I picked up the ruler and thought about the connection between these two crafts — writing and woodworking. I imagined him closing and extending the ruler until the wood was perfectly measured. In my mind I saw him tame that wood with his skilled hands, as it turned into something useful, something beautiful. I, his grandchild from another century, was seated at my writing table. I was working and reworking ungraceful wooden sentences, clause-by-clause, word-by-word, and then letter-by-letter. We were connected to each other by his old and faded folding ruler.

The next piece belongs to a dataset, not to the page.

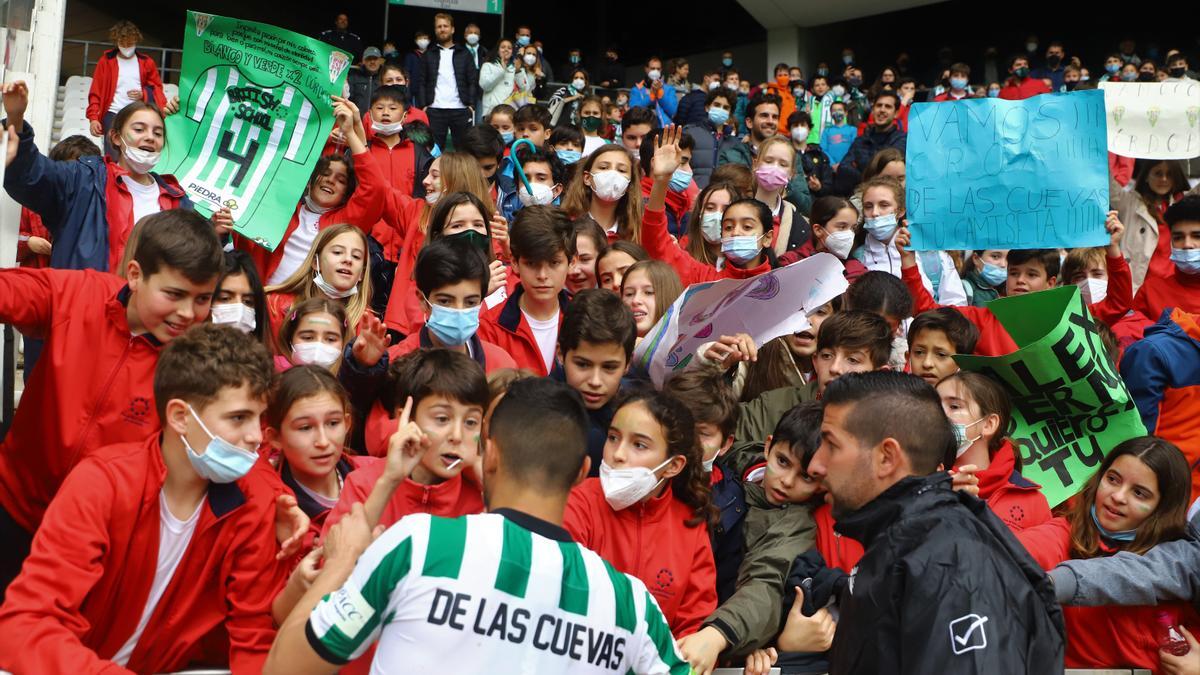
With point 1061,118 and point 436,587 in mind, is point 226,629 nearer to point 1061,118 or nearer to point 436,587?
point 436,587

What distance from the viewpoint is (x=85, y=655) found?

Today a branch sags in the wind
Grandfather you are this branch
Weathered and brown as nut
I cut the branch down and
held it in my hands
it turned into my pencil
A half-century away from me
I wrote this note to you:
Grandfather I Love You.
Ice
becomes
wood
becomes
the house
becomes
the tree
becomes
the pencil
becomes
the words
becomes
me
remembering you.
©2011 Alida Brill



I have such an affinity for how memories are triggered and then how the stories of those memories fit through successive stories and conversations. I almost create a flow chart in my mind about these instances. It is a long-winded experience I don’t share too often for fear of exhausting the party/ies in my company, but it is fun to me. You have crafted such a beautiful “flow chart” here. Happy Holidays and let’s hope for a Happy New Year!